Die Schwester des ehemaligen Ministers berichtete außerdem von direkten Druck auf die Familie, um das Schweigen aufrechtzuerhalten.
Er erzählte, dass seine Neffen und seine Schwiegerschwester den Raum „nach vorheriger Unterzeichnung eines Dokuments über Vertraulichkeit und absolute Geheimhaltung“ betreten konnten und dass man ihn gebeten hat, keine Interviews zu geben.
„Meine Nichte flehte mich an: ‚Tante, bitte sprich nicht weiter, das schadet meinem Vater anstatt ihm zu helfen‘“, erzählte sie.
Trotz dieser Bitte entschied sich María Victoria, öffentlich zu sprechen, mit der Begründung, dass „das Volk von Kuba das Recht hat” , die Einzelheiten eines hochkarätigen Korruptionsfalls zu erfahren.
„Ich spreche, weil ich die Wahrheit in der Hand habe und weil ich es unglaublich finde, dass dem Volk das Recht vorenthalten wird zu wissen, was mit einem der wichtigsten Minister des Landes geschehen ist“, betonte er.
Die Anwältin erkannte an, dass ihr Bruder mehrere der ihm vorgeworfenen wirtschaftlichen Delikte zugegeben hat. „Ich weiß, dass mein Bruder wirtschaftliche Straftaten begangen hat… Macht corrupt, und wenn man sich in einem korrupten Kreis befindet, wird man unbemerkt in diese Richtung gedrängt“, sagte sie und betonte, dass kein Minister „rein“ aus einem System herauskommt, das sie als strukturell korrupt definierte.
Ein "Sündenbock"
Maria Victoria bestand darauf, dass Gil als "Sündenbock" benutzt wird.
“Es ist unmöglich, dass all diese Korruption passiert ist und nur Gil betroffen ist… Die Wichtigen sind im Laufe der Zeit verschwunden und es bleiben nur die kleinen Ebenen übrig. Hier ist der einzige, der für alles bezahlt, Alejandro Miguel Gil Fernández”, klagte er an.
Er kündigte an, den Fall „bis zur letzten Konsequenz“ zu verfolgen, sogar vor den Internationalen Gerichtshof zu bringen, und versicherte, dass sein Ziel darin besteht, dass, falls wirtschaftliche Vergehen nachgewiesen werden, „alle, die fallen müssen, auch fallen“, einschließlich anderer hochrangiger Beamter, die möglicherweise beteiligt waren oder weggeschaut haben.

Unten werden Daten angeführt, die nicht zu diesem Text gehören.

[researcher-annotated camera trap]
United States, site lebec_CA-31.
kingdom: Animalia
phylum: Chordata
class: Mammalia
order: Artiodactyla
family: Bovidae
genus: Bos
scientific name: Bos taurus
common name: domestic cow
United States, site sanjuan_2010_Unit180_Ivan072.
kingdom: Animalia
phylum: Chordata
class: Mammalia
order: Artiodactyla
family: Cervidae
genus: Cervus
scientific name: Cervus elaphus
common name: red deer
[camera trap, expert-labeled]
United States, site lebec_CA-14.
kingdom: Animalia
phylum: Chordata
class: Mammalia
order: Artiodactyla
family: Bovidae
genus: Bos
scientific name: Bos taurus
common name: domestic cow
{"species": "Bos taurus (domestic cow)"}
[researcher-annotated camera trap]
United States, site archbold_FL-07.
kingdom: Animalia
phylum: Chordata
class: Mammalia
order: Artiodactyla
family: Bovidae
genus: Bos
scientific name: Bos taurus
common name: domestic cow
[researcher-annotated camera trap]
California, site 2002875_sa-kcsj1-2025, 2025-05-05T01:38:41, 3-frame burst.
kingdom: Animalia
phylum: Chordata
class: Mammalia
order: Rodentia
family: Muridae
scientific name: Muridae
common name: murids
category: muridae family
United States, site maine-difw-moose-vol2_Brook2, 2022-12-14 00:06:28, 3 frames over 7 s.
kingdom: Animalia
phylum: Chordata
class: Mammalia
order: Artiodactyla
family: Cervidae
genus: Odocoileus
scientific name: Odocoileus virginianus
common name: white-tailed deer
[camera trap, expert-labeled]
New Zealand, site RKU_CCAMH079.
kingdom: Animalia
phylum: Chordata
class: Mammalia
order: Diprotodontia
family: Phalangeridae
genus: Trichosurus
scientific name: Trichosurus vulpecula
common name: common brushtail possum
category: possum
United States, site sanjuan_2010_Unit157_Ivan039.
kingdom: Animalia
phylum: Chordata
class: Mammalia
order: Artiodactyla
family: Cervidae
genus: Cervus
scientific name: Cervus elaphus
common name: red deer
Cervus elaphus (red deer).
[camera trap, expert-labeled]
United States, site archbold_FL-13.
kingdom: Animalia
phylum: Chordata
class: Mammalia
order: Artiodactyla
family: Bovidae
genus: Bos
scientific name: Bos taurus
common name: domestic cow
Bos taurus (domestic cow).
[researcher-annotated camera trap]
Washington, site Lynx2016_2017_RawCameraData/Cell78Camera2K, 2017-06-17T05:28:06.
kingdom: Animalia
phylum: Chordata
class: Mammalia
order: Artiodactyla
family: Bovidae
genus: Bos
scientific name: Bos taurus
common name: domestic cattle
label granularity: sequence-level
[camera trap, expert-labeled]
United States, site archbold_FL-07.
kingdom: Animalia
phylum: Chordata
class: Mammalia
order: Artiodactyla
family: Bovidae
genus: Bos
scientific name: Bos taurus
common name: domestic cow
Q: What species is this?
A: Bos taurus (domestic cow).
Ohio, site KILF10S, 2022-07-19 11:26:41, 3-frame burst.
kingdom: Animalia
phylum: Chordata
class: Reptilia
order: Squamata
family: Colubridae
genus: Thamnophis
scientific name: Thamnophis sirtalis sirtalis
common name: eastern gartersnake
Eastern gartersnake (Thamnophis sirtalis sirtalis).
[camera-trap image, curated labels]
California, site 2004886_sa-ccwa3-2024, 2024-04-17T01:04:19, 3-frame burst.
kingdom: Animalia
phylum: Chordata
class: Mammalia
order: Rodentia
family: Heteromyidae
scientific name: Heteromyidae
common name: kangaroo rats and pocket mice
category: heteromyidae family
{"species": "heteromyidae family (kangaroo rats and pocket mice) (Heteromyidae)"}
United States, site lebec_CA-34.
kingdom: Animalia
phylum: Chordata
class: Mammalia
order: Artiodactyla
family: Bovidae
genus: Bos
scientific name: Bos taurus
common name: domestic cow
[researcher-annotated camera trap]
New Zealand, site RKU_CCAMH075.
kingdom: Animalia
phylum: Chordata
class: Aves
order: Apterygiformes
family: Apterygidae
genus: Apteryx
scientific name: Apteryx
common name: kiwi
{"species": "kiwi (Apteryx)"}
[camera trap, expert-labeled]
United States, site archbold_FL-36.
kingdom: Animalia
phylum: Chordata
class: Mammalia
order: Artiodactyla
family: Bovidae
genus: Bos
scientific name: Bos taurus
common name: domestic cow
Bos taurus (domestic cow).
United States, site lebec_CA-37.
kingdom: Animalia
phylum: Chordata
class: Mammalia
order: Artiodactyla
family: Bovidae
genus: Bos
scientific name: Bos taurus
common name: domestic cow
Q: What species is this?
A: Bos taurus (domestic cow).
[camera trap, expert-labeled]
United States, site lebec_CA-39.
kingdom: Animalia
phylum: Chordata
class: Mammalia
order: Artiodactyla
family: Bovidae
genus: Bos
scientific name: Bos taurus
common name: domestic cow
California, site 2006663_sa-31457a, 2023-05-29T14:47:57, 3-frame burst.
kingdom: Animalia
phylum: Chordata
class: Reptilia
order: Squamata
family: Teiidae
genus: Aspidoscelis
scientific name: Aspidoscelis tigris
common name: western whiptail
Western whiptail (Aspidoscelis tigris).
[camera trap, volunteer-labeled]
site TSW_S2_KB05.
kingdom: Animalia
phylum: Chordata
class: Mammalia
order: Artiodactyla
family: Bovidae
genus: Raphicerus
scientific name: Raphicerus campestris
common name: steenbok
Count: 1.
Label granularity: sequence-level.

María Victoria stellte ebenfalls das Versagen der Elite in Frage, die den ehemaligen Minister in Zeiten der Macht umgab.
Er nannte die Namen von öffentlichen Personen, die sein Haus häufig besuchten und von ihrer Nähe zur Macht profitierten, und die heute, so versichert er, verschwunden sind.
„In welchem Moment dieser harten Jahre sind sie in das Gefängnis gegangen, um meinen Bruder zu besuchen, oder haben sie meine Familie gefragt, wie es ihr geht?“, fragte er und stellte fest, dass „diejenigen, die ihm früher Ehre erwiesen und um Gefallen baten, heute nicht mehr da sind“.
Während das Regime den Prozess in Intransparenz hüllt, sind die einzigen Nachrichten, die an die Öffentlichkeit gelangen, über die unabhängige Presse und die eigene María Victoria, die sich entschieden hat, das auferlegte Schweigen zu brechen und zu denuncieren, was sie für eine politische Operation hält, um das Image der Führung, angeführt von Díaz-Canel, auf Kosten eines ihrer engsten Vertrauten zu retten.